<<<<
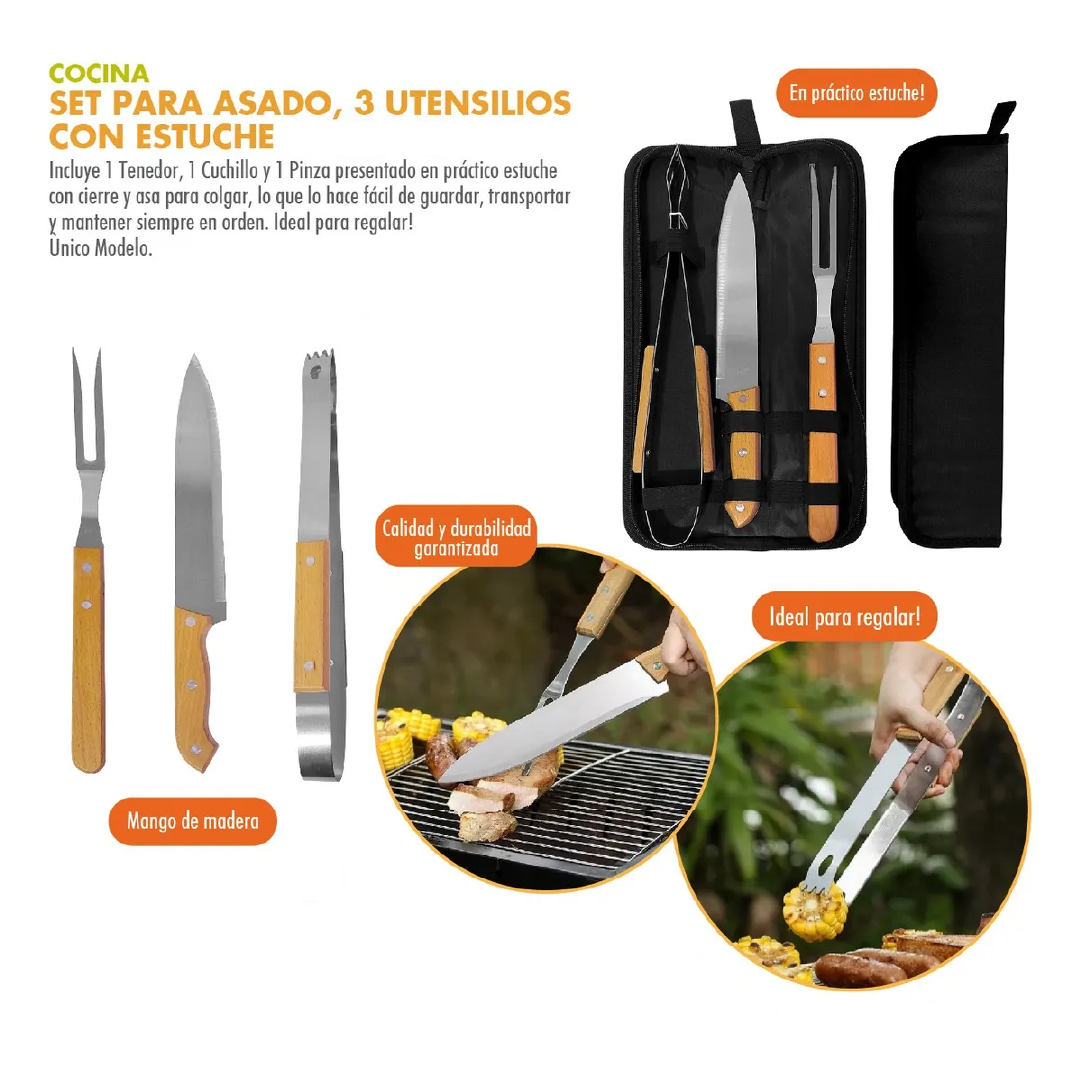Set de cuchillos para asado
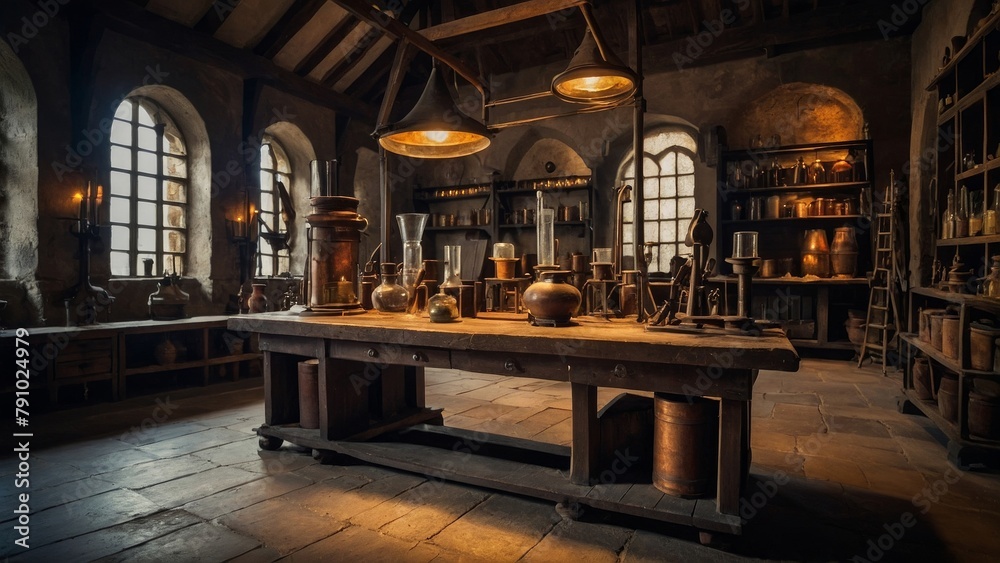 Alchemy's Enchantment: A Glimpse into a Magical Laboratory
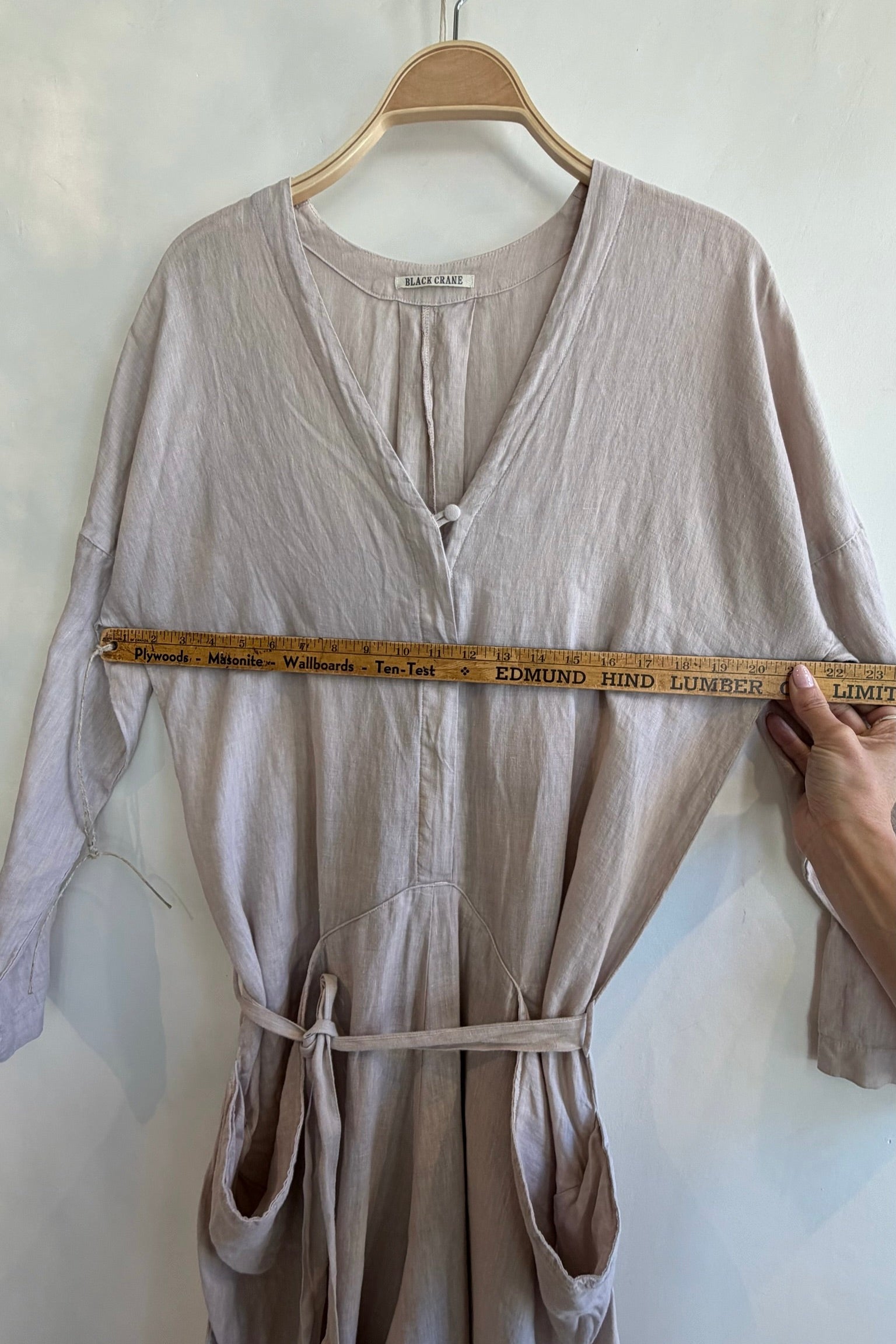 Pre-Loved / Black Crane Painter Jumpsuit / Sand / Size M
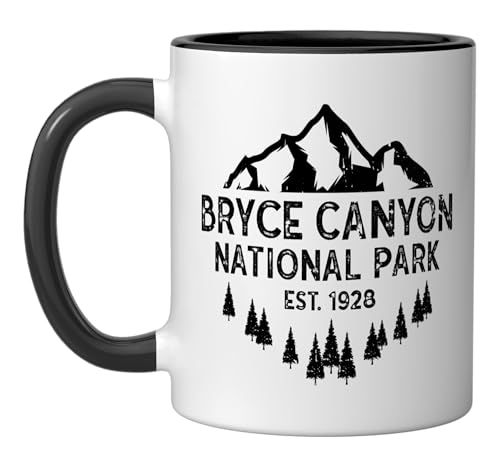 Taza Cerámica Bryce Canyon Nacional Black/White 11 oz miniatura 1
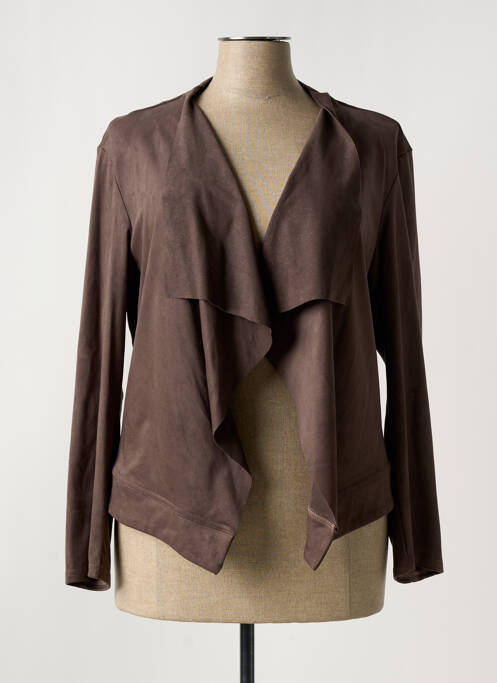 Veste casual marron ROMEO POUR JULIETTE pour femme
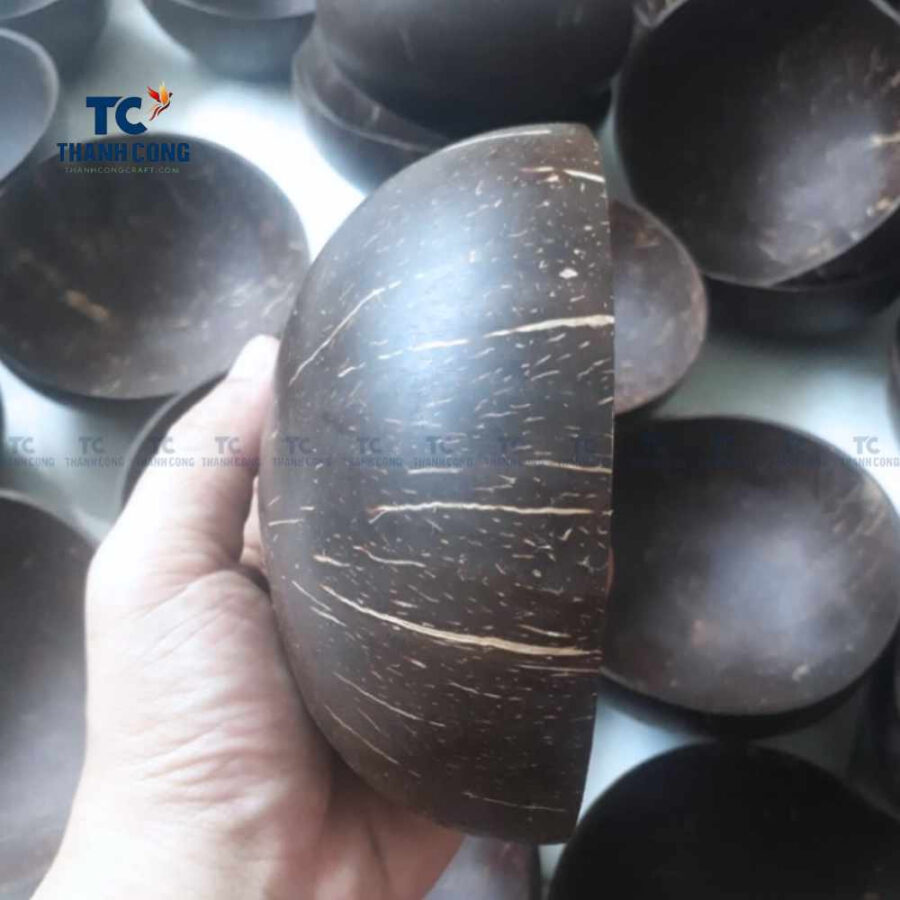 Polished coconut shell bowls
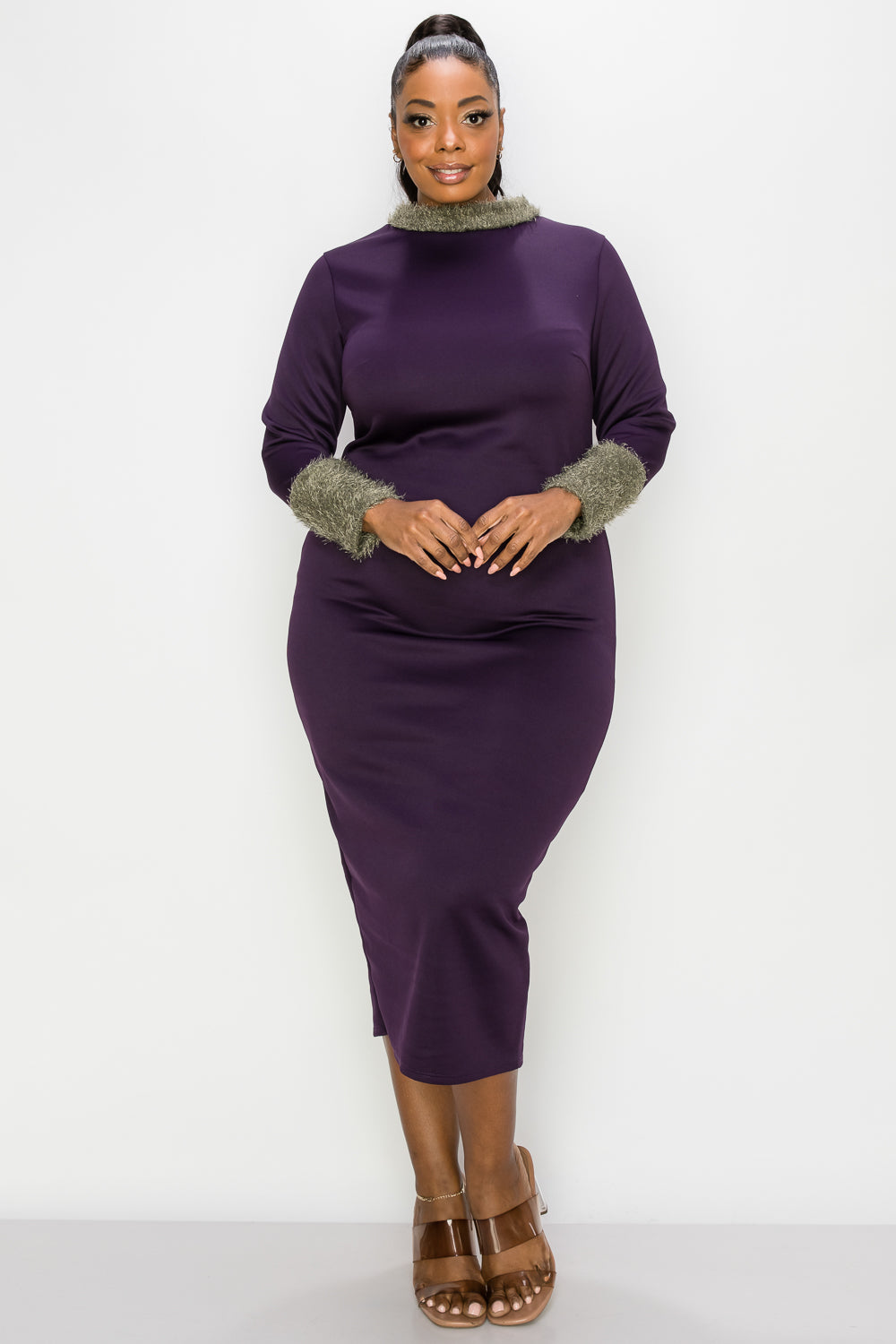 Kaia Feather Dress - L I V D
>>>>
### [WHAT TO DO]
In your output, include only the lines from the line containing "Veste casual marron" through the last line of the material above, exactly as they appear, and leave out the pictures.

### [OUTPUT OF THE TASK]
 Veste casual marron ROMEO POUR JULIETTE pour femme
 Polished coconut shell bowls
 Kaia Feather Dress - L I V D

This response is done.